At a Municipal Court trial that began Thursday, Dennis Steffes, owner of the bars Coyote's, 1003 E. 23rd St., and Last Call, 729 N.H., blasted the city's enforcement of the ban. He said city officials were unfairly targeting business owners for punishment but were not issuing tickets to bar patrons who were actually violating the ban by smoking.

Steffes was on trial for five alleged violations of the ban on indoor public smoking, which began July 1.

The city's ordinance gives city officials the ability to issue a ticket to both a business owner and the patron who is smoking. But thus far, officials with Lawrence-Douglas County Fire & Medical, the agency designated to enforce the ban, have not issued a single ticket to a patron. A city police officer has issued one ticket to a patron.

The lack of tickets is not because city officials haven't been able to catch patrons in the act. Four fire and medical officials testified Thursday that they witnessed smokers violating the city's ban on indoor public smoking at Coyote's and Last Call on four occasions. In each case, Steffes was issued a ticket, but no patron was.

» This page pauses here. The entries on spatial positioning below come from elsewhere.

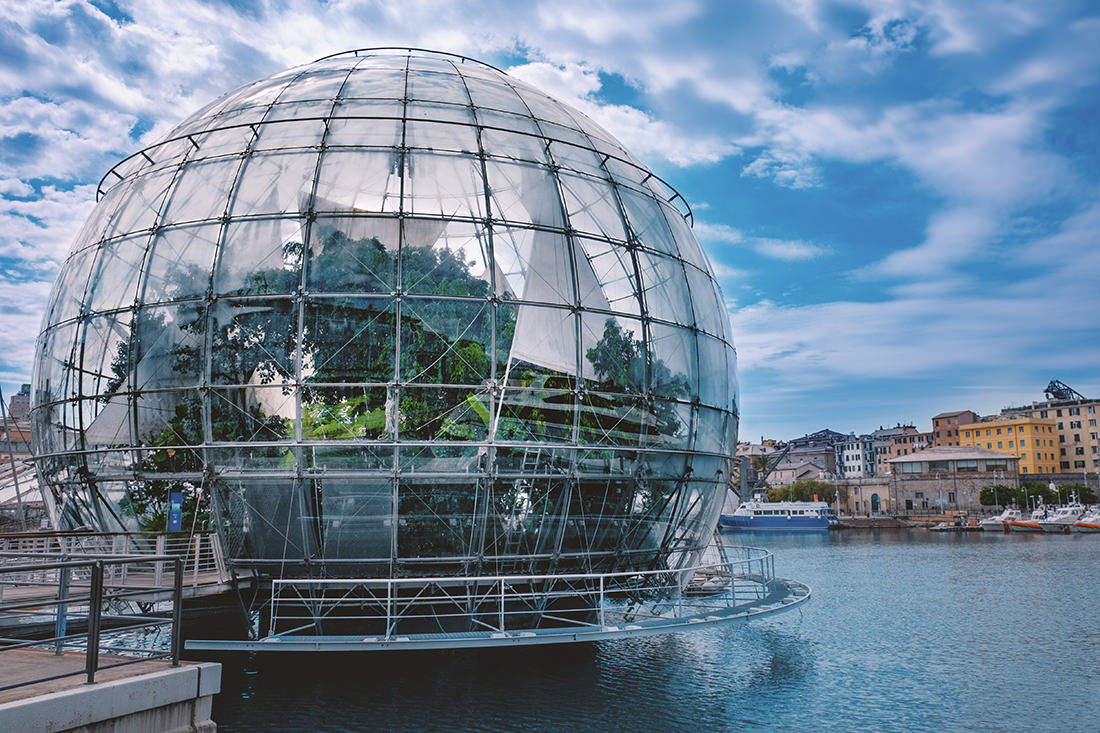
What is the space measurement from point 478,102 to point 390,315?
6.28 meters

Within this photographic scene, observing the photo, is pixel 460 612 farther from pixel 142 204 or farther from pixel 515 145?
pixel 142 204

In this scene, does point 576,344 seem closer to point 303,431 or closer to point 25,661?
point 303,431

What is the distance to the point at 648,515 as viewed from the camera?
54.0 ft

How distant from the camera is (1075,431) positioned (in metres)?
136

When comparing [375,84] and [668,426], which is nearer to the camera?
[668,426]

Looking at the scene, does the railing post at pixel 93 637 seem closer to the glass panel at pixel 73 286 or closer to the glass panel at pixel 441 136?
the glass panel at pixel 441 136

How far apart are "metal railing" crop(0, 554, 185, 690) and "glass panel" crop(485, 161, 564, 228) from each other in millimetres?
8590

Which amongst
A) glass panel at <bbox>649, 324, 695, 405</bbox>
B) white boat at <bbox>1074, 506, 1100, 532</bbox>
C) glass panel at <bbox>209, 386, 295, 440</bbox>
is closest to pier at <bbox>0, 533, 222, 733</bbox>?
glass panel at <bbox>209, 386, 295, 440</bbox>

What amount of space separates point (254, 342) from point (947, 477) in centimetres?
12133

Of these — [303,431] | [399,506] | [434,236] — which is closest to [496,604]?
[399,506]

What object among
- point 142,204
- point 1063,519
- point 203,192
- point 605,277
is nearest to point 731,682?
point 605,277

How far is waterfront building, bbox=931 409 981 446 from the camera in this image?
153 meters

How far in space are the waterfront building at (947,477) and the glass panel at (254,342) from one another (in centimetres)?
11959

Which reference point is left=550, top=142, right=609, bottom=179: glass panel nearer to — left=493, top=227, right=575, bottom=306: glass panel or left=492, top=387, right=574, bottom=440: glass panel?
left=493, top=227, right=575, bottom=306: glass panel
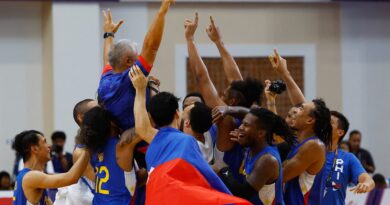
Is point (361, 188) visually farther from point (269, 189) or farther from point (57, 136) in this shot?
point (57, 136)

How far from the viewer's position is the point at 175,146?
18.4ft

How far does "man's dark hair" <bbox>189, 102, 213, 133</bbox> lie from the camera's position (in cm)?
630

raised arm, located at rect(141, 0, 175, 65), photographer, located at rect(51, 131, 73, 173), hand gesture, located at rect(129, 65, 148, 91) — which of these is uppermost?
raised arm, located at rect(141, 0, 175, 65)

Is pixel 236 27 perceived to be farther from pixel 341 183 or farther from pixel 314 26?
pixel 341 183

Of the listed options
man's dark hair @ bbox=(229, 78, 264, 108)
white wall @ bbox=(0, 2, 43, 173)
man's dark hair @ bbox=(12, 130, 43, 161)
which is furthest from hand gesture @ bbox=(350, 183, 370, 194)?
white wall @ bbox=(0, 2, 43, 173)

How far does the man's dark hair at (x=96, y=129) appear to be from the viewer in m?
6.23

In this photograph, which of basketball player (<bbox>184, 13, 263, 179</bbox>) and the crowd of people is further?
basketball player (<bbox>184, 13, 263, 179</bbox>)

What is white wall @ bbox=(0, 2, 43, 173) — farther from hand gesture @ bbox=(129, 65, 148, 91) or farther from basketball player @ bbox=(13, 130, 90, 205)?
hand gesture @ bbox=(129, 65, 148, 91)

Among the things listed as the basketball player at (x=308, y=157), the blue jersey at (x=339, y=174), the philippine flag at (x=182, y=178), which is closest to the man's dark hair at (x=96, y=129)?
the philippine flag at (x=182, y=178)

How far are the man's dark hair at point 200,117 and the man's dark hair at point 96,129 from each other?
2.01 feet

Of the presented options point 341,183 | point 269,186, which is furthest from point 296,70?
point 269,186

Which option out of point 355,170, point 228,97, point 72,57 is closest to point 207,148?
point 228,97

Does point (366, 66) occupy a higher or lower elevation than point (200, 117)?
higher

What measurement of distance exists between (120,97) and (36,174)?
3.27ft
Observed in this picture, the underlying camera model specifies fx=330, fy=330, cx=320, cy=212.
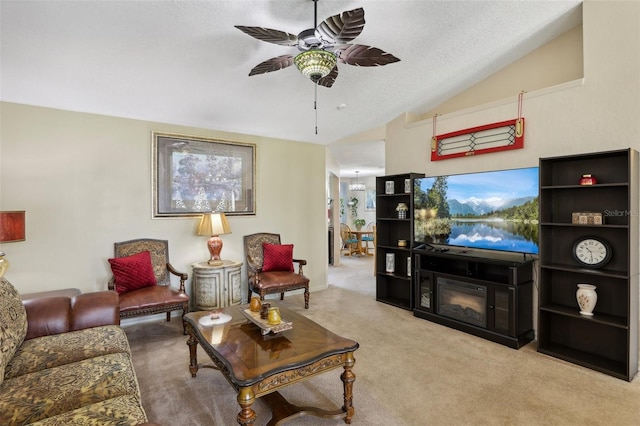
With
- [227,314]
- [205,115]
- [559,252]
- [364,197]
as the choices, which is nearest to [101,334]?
[227,314]

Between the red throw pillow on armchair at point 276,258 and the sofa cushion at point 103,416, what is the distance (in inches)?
119

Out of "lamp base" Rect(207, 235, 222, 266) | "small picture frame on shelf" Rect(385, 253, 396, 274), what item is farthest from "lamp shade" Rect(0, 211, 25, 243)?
"small picture frame on shelf" Rect(385, 253, 396, 274)

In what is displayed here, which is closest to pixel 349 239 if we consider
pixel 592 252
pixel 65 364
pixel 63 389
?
pixel 592 252

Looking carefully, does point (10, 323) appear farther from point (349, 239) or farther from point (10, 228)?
point (349, 239)

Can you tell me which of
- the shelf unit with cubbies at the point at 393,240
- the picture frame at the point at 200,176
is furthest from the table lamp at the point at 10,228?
the shelf unit with cubbies at the point at 393,240

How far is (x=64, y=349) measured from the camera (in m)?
2.04

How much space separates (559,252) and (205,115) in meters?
4.12

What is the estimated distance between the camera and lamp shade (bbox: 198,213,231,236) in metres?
4.08

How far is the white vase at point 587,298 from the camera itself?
2852 mm

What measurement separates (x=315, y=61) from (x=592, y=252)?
289 centimetres

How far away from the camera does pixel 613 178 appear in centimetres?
288

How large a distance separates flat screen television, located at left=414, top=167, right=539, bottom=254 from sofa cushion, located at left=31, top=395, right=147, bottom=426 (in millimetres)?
3395

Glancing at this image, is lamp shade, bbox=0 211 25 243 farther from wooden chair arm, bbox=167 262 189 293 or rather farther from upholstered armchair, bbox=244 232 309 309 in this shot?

"I can't understand why we're expected to police the general public," Steffes said. "We get punished when people don't comply. I'm being victimized as much as anyone.

"My biggest objection is we're punishing the wrong people. The people who are breaking the law by smoking are not in this courtroom today. None of this activity will stop until you start punishing the right people."

At least some city commissioners said they also were concerned about the city's enforcement practices. No commissioner advocated that businesses shouldn't continue to be fined, but some said they were concerned about equal enforcement.

"I would be disappointed with our enforcement procedures if we would ignore somebody who is violating the law," said City Commissioner David Schauner. "I don't want to see our enforcement people winking at this ordinance."















Mayor Mike Rundle also said he thought patrons should be ticketed when a fire officer observed a violation.

"That seems very logical and reasonable to me," Rundle said. "We depend on staff to make these ordinances work. I just hope there is a good explanation from staff."

David Corliss, assistant city manager and director of legal services, said the official protocol that spells out how fire officials are to deal with offenders does not require the fire official to issue a ticket or to even make contact with the patron.

Though the protocol doesn't prohibit a fire official from making contact with a smoking patron that may be a job better left to police officers, Corliss said. The city did not want to put fire code officers into a situation that could become confrontational or violent.

"Safety is definitely an issue," Corliss said.

Fire department officials do not enter bars specifically to conduct smoking checks, but they do routinely enter bars to ensure that the buildings aren't overcrowded or in violation of other city fire codes.

Dave Kingsley, who helped craft the city ordinance as the former chairman of the Mayor's Task Force on Smoking, said he didn't have a problem with the city rethinking its enforcement policy. But he said none of the issues should threaten the viability of the ban.

"All these guys are doing is trying to find another way to come at this ordinance," Kingsley said. "It sounds really bogus to me."

Municipal Court Judge Randy McGrath did not make any rulings at the trial Thursday. As part of his defense, Steffes, and his Topeka attorney, William Rork, filed a motion challenging the constitutionality of the smoking ban. They argued the Lawrence ban is superseded by a less restrictive state law and is "unconstitutionally vague."

McGrath continued the trial until April 15 to give city prosecutors time to respond to that motion. Corliss has said the city believes the ban is constitutional and will defend it.